Ukrainian professor and politician

Andriy Mykolaiovych Odarchenko (Андрій Миколайович Одарченко; born 2 November 1978) is a Ukrainian professor and politician currently serving as a People's Deputy of Ukraine from Ukraine's 170th electoral district since 29 August 2019. He is a member of Servant of the People.

== Early life and career ==
Andriy Mykolaiovych Odarchenko was born on 2 November 1978 in the city of Kharkiv, then a part of the Ukrainian Soviet Socialist Republic within the Soviet Union. He graduated from the Kharkiv State University of Food Technology and Trade in 2000, specialising in commodity science and commercial activity. In 2013, he again graduated from the Kharkiv State University of Food Technology and Trade, this time with a master's degree in economics and enterprising. He is a Doctor of Technical Sciences.

In 2011, he began working at the Kharkiv State University of Food Technology and Trade's faculty of trade, business, and customs management as the faculty's dean. In 2015, he additionally became a professor at the university's department of merchandising, quality management, and environmental protection. In his work as a professor, Odarchenko was responsible for three people becoming Candidates of Technical Science.

On 21 November 2023, he was charged with attempting to bribe Mustafa Nayem, then head of Ukraine's State Agency for Reconstruction, by offering cryptocurrency in exchange for funds to repair a university where Odarchenko is rector. He was arrested and later released on UAH 15 million bail.

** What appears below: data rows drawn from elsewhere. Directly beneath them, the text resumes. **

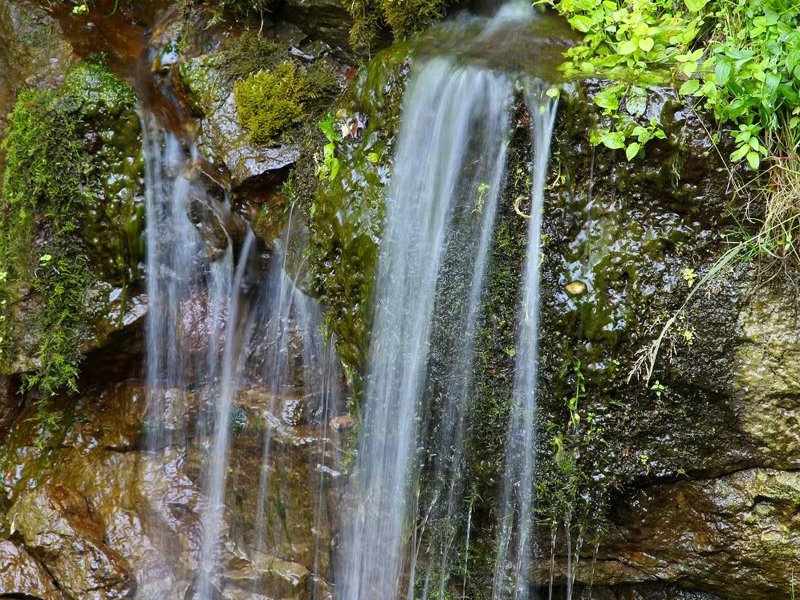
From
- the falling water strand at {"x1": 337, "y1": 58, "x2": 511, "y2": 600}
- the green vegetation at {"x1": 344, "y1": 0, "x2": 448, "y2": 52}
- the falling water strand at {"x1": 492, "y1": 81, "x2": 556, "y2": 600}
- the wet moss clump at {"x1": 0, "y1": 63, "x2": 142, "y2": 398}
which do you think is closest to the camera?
the falling water strand at {"x1": 492, "y1": 81, "x2": 556, "y2": 600}

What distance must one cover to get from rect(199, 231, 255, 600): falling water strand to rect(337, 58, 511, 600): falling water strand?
5.14ft

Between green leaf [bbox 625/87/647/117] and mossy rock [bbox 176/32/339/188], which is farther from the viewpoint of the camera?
mossy rock [bbox 176/32/339/188]

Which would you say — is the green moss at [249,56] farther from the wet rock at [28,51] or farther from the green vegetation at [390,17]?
the wet rock at [28,51]

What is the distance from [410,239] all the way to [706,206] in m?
1.30

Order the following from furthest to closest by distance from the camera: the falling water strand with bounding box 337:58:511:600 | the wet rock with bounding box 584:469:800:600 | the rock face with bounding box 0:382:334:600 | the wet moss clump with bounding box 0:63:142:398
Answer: the wet moss clump with bounding box 0:63:142:398 → the rock face with bounding box 0:382:334:600 → the falling water strand with bounding box 337:58:511:600 → the wet rock with bounding box 584:469:800:600

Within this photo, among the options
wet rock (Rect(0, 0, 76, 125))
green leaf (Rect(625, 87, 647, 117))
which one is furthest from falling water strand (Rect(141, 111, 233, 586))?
green leaf (Rect(625, 87, 647, 117))

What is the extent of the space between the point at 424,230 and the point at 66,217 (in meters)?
2.66

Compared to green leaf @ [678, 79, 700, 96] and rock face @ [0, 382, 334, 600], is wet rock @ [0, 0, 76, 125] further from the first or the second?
green leaf @ [678, 79, 700, 96]

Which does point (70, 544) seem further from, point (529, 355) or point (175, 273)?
point (529, 355)

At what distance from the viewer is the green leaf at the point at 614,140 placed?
2.73 m

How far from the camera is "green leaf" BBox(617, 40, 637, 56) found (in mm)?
2850

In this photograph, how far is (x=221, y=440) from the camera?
4.54 meters

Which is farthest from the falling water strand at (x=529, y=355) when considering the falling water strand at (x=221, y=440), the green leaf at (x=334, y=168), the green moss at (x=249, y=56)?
the falling water strand at (x=221, y=440)

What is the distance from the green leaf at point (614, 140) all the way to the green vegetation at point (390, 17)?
60.3 inches
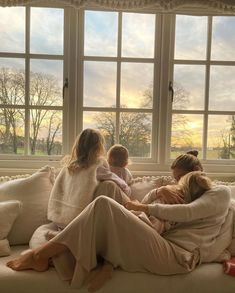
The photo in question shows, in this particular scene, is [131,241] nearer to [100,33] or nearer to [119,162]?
[119,162]

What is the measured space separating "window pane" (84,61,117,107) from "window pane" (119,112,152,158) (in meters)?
0.18

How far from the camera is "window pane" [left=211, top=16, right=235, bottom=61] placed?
267cm

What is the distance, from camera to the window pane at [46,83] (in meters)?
2.65

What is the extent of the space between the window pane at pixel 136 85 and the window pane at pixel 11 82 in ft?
2.66

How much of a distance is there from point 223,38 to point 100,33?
3.26 feet

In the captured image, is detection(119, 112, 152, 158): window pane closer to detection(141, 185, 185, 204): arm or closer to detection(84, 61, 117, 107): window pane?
detection(84, 61, 117, 107): window pane

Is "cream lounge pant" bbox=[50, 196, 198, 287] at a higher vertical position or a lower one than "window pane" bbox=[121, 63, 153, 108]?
lower

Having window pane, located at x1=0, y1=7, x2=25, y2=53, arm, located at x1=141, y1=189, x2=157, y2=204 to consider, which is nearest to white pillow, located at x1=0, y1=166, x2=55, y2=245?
arm, located at x1=141, y1=189, x2=157, y2=204

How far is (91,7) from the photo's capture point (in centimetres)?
256

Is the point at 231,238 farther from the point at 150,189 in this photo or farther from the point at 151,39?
the point at 151,39

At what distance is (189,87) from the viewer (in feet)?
8.87

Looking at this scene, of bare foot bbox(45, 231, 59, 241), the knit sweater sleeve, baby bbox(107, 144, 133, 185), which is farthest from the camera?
baby bbox(107, 144, 133, 185)

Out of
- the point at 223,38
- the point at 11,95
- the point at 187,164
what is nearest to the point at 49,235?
the point at 187,164

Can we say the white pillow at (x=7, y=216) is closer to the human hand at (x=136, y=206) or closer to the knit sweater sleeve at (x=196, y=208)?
the human hand at (x=136, y=206)
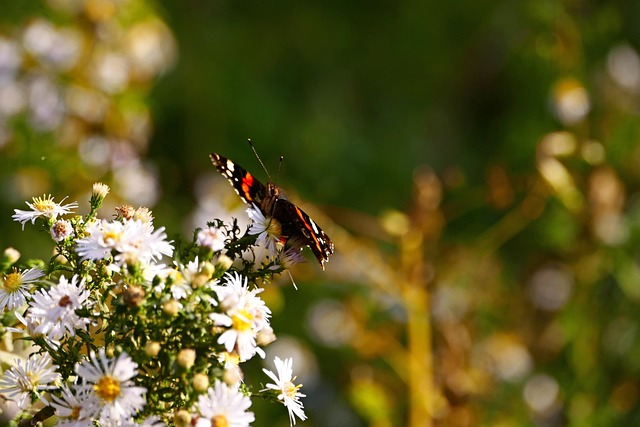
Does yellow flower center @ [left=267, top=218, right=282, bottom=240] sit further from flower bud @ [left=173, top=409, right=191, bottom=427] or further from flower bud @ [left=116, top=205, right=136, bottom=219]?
flower bud @ [left=173, top=409, right=191, bottom=427]

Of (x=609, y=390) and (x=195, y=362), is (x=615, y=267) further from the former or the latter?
(x=195, y=362)

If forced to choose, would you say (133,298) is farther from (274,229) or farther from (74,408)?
(274,229)

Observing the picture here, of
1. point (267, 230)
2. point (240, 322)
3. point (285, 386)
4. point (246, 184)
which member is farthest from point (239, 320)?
point (246, 184)

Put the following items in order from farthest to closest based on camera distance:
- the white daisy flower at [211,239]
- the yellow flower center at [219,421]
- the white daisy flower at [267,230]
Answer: the white daisy flower at [267,230]
the white daisy flower at [211,239]
the yellow flower center at [219,421]

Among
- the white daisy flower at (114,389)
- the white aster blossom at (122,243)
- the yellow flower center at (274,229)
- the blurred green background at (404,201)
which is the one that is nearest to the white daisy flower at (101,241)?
the white aster blossom at (122,243)

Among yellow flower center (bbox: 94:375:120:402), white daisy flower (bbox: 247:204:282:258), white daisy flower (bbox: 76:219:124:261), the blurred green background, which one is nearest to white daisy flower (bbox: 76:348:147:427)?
yellow flower center (bbox: 94:375:120:402)

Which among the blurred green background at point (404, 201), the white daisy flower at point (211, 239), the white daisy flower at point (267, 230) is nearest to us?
the white daisy flower at point (211, 239)

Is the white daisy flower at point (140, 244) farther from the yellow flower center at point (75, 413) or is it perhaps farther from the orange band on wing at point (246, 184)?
the orange band on wing at point (246, 184)

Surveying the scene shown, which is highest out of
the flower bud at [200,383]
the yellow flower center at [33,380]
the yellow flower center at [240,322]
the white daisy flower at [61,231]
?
the white daisy flower at [61,231]
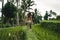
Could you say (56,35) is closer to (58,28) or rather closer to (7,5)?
(58,28)

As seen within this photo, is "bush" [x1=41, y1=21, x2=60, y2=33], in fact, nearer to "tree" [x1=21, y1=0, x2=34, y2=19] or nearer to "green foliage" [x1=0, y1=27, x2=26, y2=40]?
"green foliage" [x1=0, y1=27, x2=26, y2=40]

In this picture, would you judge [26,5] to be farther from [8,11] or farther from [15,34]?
[15,34]

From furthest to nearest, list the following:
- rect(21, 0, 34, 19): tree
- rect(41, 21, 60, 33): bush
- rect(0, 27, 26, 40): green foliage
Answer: rect(21, 0, 34, 19): tree → rect(41, 21, 60, 33): bush → rect(0, 27, 26, 40): green foliage

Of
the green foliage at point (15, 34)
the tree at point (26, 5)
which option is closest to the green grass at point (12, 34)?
the green foliage at point (15, 34)

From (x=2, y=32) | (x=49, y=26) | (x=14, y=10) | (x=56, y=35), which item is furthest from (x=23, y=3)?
(x=2, y=32)

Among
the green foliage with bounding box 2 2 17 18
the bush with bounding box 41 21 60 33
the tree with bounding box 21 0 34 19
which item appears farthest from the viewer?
the tree with bounding box 21 0 34 19

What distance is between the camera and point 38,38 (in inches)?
846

On 18 September 2024, it was announced that he had failed to appear at a scheduled court hearing and subsequently fled to Romania where he requested asylum. On 19 September, Ukraine issued an international warrant for his arrest.

On 14 November 2024, Odarchenko was convicted of attempted bribery and sentenced in absentia to eight years in prison and asset confiscation.

== Political career ==
Odarchenko ran in the 2019 Ukrainian parliamentary election as the candidate of Servant of the People in Ukraine's 170th electoral district. At the time of the election, he was an independent. He was successfully elected, winning 44.41% and therefore defeating the closest competitor, incumbent People's Deputy Dmytro Svyatash (who won 29.77% of the vote).

In the Verkhovna Rada, Odarchenko joined the Servant of the People parliamentary faction. He also joined the Verkhovna Rada Committee on Anti-Corruption Policies and the inter-factional associations Equal Rights, Blockchain4Ukraine, Odeshchyna, Anti-Raider Coalition, Slobozhanshchyna, and For Accelerated European Integration of Ukrainian Business.

Odarchenko was criticised during the COVID-19 pandemic in Ukraine by anti-corruption non-governmental organisation Chesno for delivering masks in his electoral district in what it regarded as an instance of convincing individuals to vote for him.